Summary: Emotional processing, interoception and thermal sensation are interconnected aspects that significantly impact mental health. Interoception is the brain’s ability to detect internal bodily signals, including temperature which is important for understanding and regulating emotions. Thermal sensation is the ability to perceive temperature through the skin which sends signals to the brain that influence our emotional health. Deficits in both interoception and thermal sensation have been linked to emotional difficulties such as anxiety, depression and apathy. However, most research has focused on healthy young adults and there is little known about how thermal sensation impacts emotional processing in healthy elderly individuals and people with Parkinson’s Disease (PD). Both groups often experience thermoregulatory dysfunction, altered skin sensitivity and emotional difficulties, but how these factors are interconnected remains unclear.

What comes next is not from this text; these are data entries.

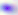
magnification = 400x
modality = photomicrograph
identification = Toxoplasma gondii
Locate every leukocyte (white blood cell).
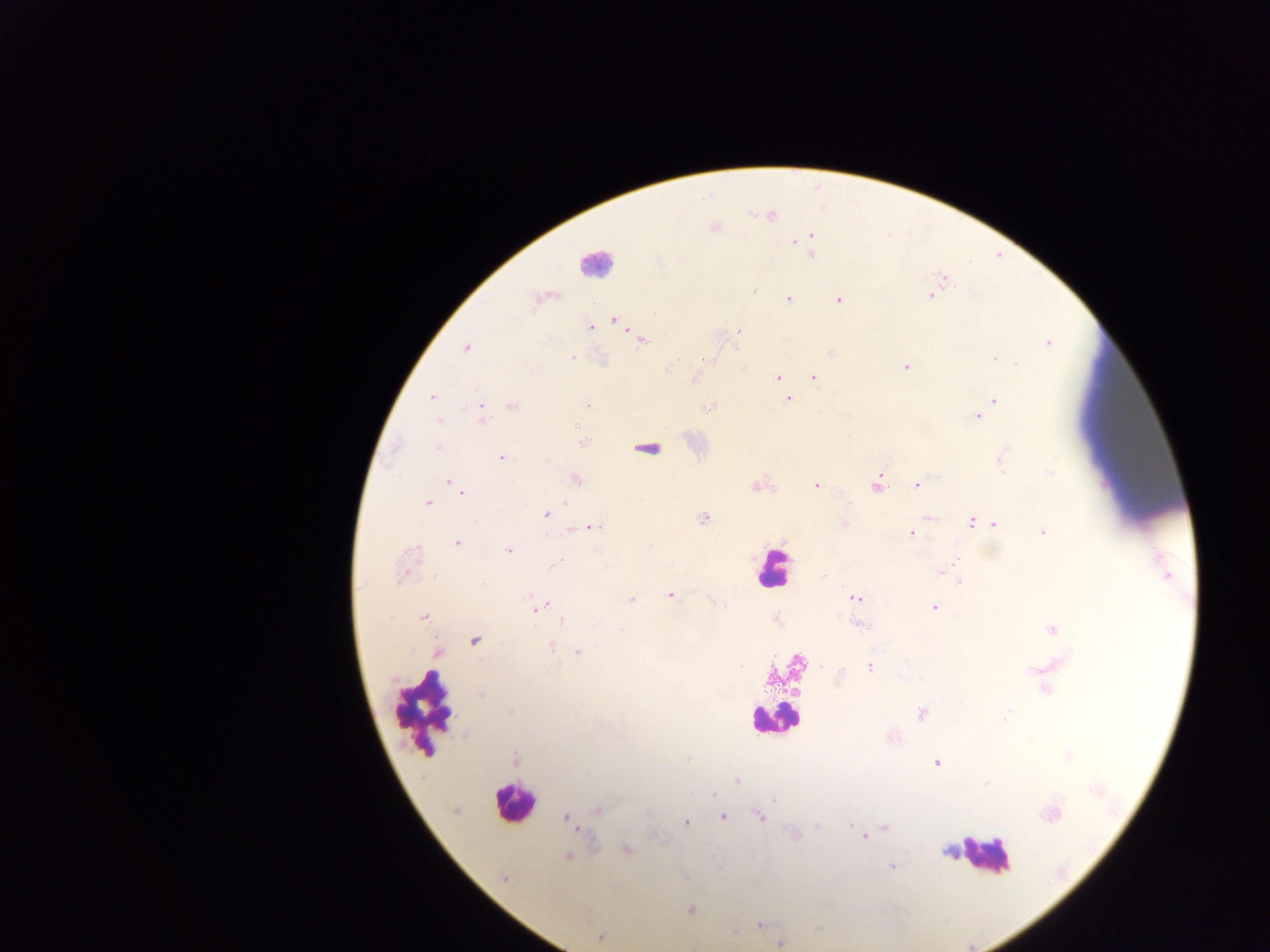

Approximate centers as x y in pixels.
Leukocytes: 595 263; 648 448; 773 569; 426 708; 773 718; 512 802; 984 854.

{
  "field_of_view": "single",
  "country": "Ghana",
  "malaria_parasite_locations": "approximate centers as x y in pixels: 771 216; 811 235; 802 239; 795 241; 812 255; 944 279; 754 291; 931 295; 788 298; 839 299; 615 321; 591 327; 738 331; 642 340; 1048 343; 465 349; 830 353; 572 358; 709 358; 993 358; 1017 364; 906 366; 666 369; 814 377; 777 378; 695 379; 431 397; 788 399; 996 400; 513 405; 587 405; 708 407; 482 415; 977 415; 439 420; 584 442; 438 446; 1001 457; 501 458; 1051 473; 575 479; 448 481; 876 484; 756 485; 816 485; 916 485; 462 493; 428 502; 566 503; 545 515; 927 517; 703 518; 972 521; 994 524; 845 525; 594 527; 1043 532; 912 533; 457 542; 651 545; 414 551; 508 551; 555 564; 941 571; 823 576; 948 576; 402 577; 960 582; 482 584; 670 594; 855 597; 632 600; 545 604; 934 607; 539 608; 724 608; 423 617; 562 621; 859 624; 1052 629; 475 640; 551 647; 578 652; 439 653; 871 668; 841 672; 481 695; 922 714; 1007 714; 515 758; 937 763; 737 780; 714 794; 774 799; 599 810; 1049 815; 759 816; 566 817; 723 817; 686 822; 817 825; 850 825; 885 827; 864 837; 626 849; 568 857; 891 866; 504 878; 691 910; 760 926; 600 938; 780 944",
  "capture": "mobile-phone photograph through a microscope",
  "image_size": "1270×952 pixels",
  "preparation": "thick blood smear"
}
State which parasite is depicted.
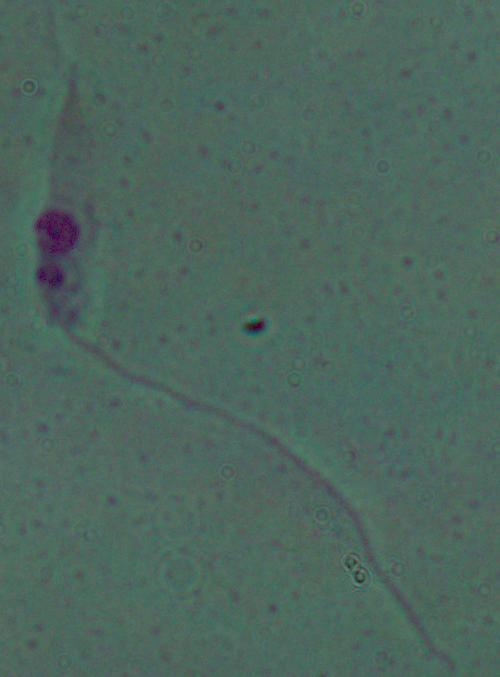

This is Leishmania.

Summary:
  - Modality: micrograph
  - Magnification: 1000x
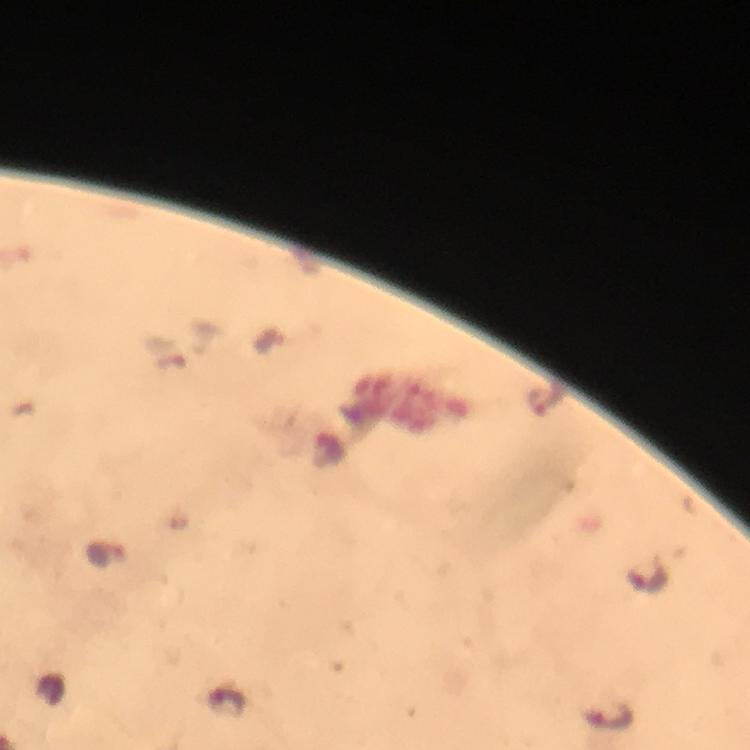 Approximate centers as [x, y] in pixels. Malaria parasite locations: [545, 397], [106, 554], [647, 578], [228, 701], [608, 717]. At 100x magnification. Giemsa stain. From a malaria diagnostic workup. Immersion oil was used. Photographed through the microscope with a smartphone camera. Image is 750×750 pixels. A crop from one field of view. Thick blood smear.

In my project, I aim to address this gap by comparing thermal sensation, emotional processing, and interoception in healthy elderly individuals and those with PD. Participants will complete questionnaires, thermal detection tasks, interoception tests, and emotional body mapping tasks. My goal is to better understand how bodily awareness and temperature sensitivity relate to emotional symptoms in these groups. The findings from this research could help improve emotional wellbeing for the elderly and people with PD, and guide future interventions to enhance their quality of life.